Could you quote, word for word, the lines of the material from the line containing "Of all the choices" up to and including the line containing "Pick one: is"?

(Stored items)
++++++++++++++++++++

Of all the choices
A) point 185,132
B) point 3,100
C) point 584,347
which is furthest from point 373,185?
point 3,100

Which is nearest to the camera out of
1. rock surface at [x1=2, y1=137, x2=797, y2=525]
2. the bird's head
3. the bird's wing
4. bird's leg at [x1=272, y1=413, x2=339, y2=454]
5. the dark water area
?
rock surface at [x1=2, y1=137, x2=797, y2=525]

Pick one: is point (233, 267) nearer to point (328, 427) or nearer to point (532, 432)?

++++++++++++++++++++

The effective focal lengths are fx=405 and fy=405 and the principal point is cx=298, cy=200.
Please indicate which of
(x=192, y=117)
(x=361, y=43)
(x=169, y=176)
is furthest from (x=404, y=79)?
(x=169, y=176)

++++++++++++++++++++

**RESULT:**
Of all the choices
A) point 185,132
B) point 3,100
C) point 584,347
which is furthest from point 373,185?
point 3,100

Which is nearest to the camera out of
1. rock surface at [x1=2, y1=137, x2=797, y2=525]
2. the bird's head
3. the bird's wing
4. bird's leg at [x1=272, y1=413, x2=339, y2=454]
5. the dark water area
?
rock surface at [x1=2, y1=137, x2=797, y2=525]

Pick one: is point (233, 267) nearer to point (328, 427) or nearer to point (532, 432)?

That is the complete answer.